Ask HN: 19yr old child suffering from internet gaming disorder? Any suggestions?

Overall seriousness of the situation

  • Many see “every waking moment gaming” and flipped sleep schedule as consistent with addiction or at least problematic compulsive behavior.
  • Others argue that a 3.0 GPA in a top EECS program plus an internship suggests the situation is not catastrophic, especially in a high-stress major.
  • Several note that gaming time alone is a poor predictor of long‑term success; some heavy gamers did fine, others failed out or lost major opportunities.

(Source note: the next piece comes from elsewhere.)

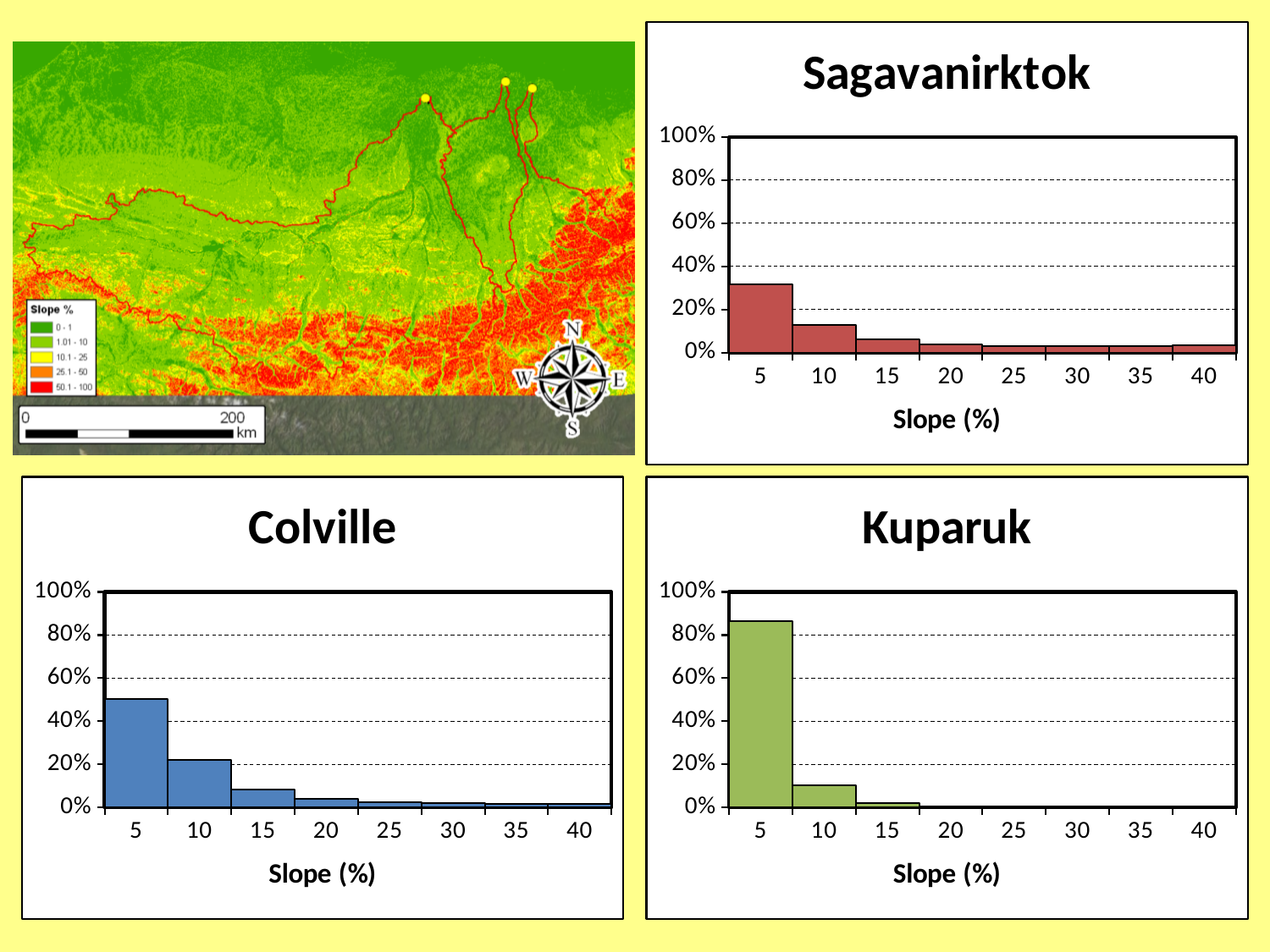
What is the x-axis title of the Colville chart? Slope (%) What kind of chart is the Sagavanirktok chart? bar chart In the Sagavanirktok chart, which is larger: the value for slope 5 or the value for slope 10? 5 How many slope categories are shown on the x axis of the Sagavanirktok chart? 8 In the Colville chart, is the value for slope 5 greater or less than 40%? greater Which is larger: the value for slope 5 in the Kuparuk chart or the value for slope 5 in the Colville chart? Kuparuk In the Sagavanirktok chart, is the value for slope 5 greater or less than 40%? less In the Sagavanirktok chart, is the value for slope 10 greater or less than 20%? less In the Kuparuk chart, which slope category has the highest value? 5 In the Colville chart, do the values rise or fall as slope increases along the x axis? fall What colour are the bars in the Colville chart? blue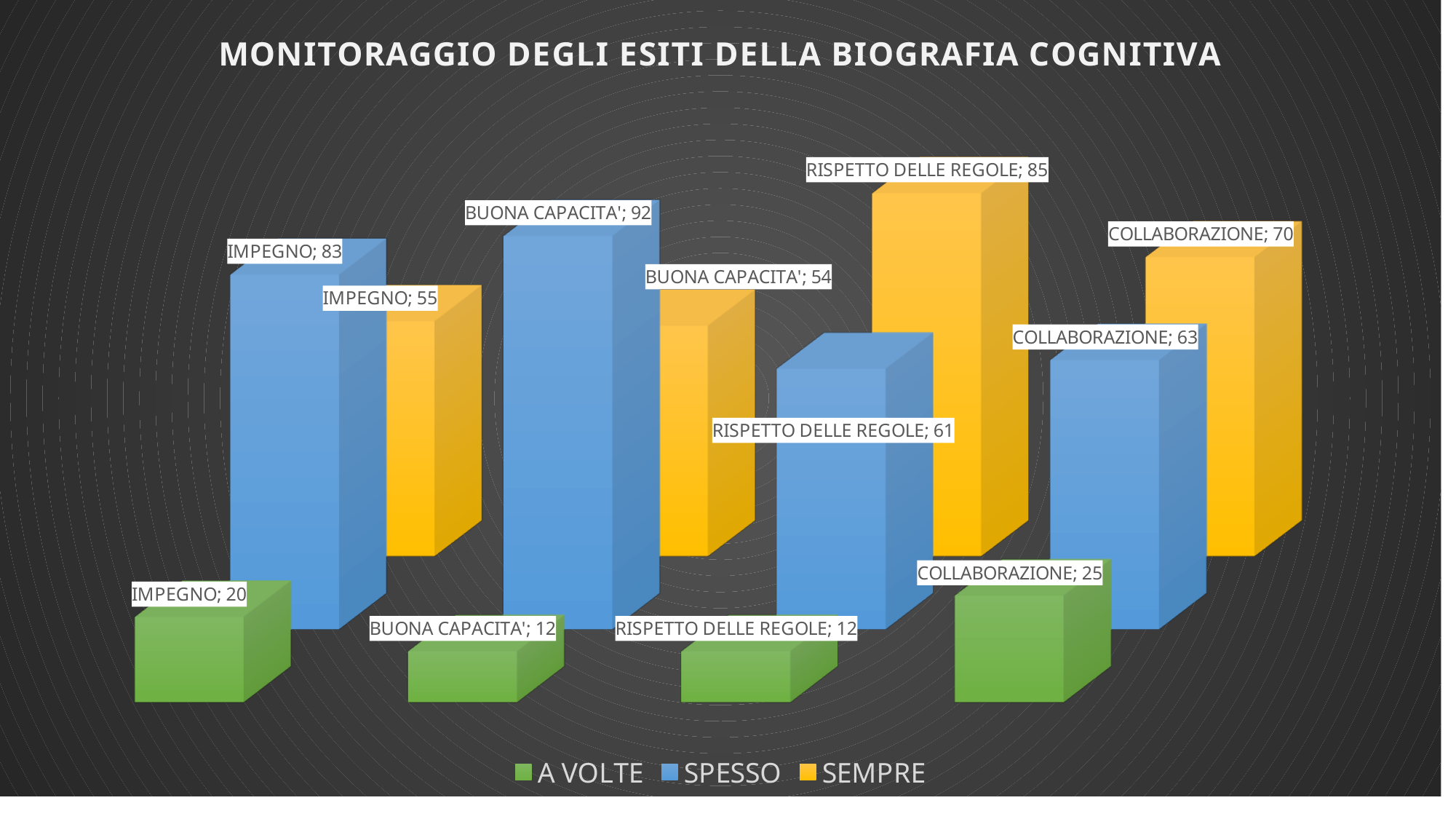
Which category has the lowest SEMPRE value? BUONA CAPACITA' What kind of chart is shown on the slide? Bar chart Which is larger for COLLABORAZIONE: the SPESSO value or the SEMPRE value? SEMPRE What is the title of the chart? MONITORAGGIO DEGLI ESITI DELLA BIOGRAFIA COGNITIVA How many series does the legend list? 3 How many categories are shown in the chart? 4 Which category has the highest SPESSO value? BUONA CAPACITA' What is the SPESSO value for BUONA CAPACITA'? 92 What is the SEMPRE value for RISPETTO DELLE REGOLE? 85 What is the A VOLTE value for COLLABORAZIONE? 25 What is the difference between the SPESSO value for IMPEGNO and the SEMPRE value for IMPEGNO? 28 What is the SEMPRE value for IMPEGNO? 55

Possible underlying causes

  • Repeated theme: compulsive gaming is often an avoidance/coping mechanism for:
    • Stress, anxiety, depression, burnout from years of academic pressure.
    • “Tiger” or overprotective/helicopter parenting and lack of practice “adulting.”
    • Mismatch between major (e.g., CS/EE) and actual interests.
    • Executive dysfunction/ADHD or other neurodivergence; some describe being fully capable but “unable to make the brain do it.”
  • Some suggest economic pessimism and lack of meaningful prospects can fuel “why bother?” disengagement.

Views on parenting and boundaries

  • One camp: 19 is an adult; back off, focus on unconditional love and trust, let natural consequences (bad semester, failing a class) teach lessons.
  • Another camp: parents still fund housing/tuition, so firm boundaries are appropriate:
    • Pull or condition financial support, require work, or have them pay some bills.
    • In extreme views: cut internet, evict, or force “detox” via environment change (home, wilderness programs, boot camps).
  • Strong disagreement over conditional support: some say it’s necessary “tough love”; others say it permanently damages relationships.

Suggested interventions

  • Focus discussions on life goals, school performance, and feelings rather than attacking the game itself.
  • Show genuine interest in the game, ask what they get from it (social, leadership, creativity), and listen without judgment.
  • Encourage or help arrange therapy/psychiatric evaluation (esp. for depression, anxiety, ADHD).
  • Consider books/videos aimed at “healthy gaming” and parent–gamer relationships.
  • Some propose technical controls (Pi‑hole, router blocks, managed devices), framed either as leverage or as a way to redirect obsession into constructive tech skills; others see this as adversarial.

Meta‑themes

  • Many emphasize: relationship, empathy, and communication matter more than controlling behavior.
  • Several caution that the “problem” may be more about parental expectations and control than about Roblox itself.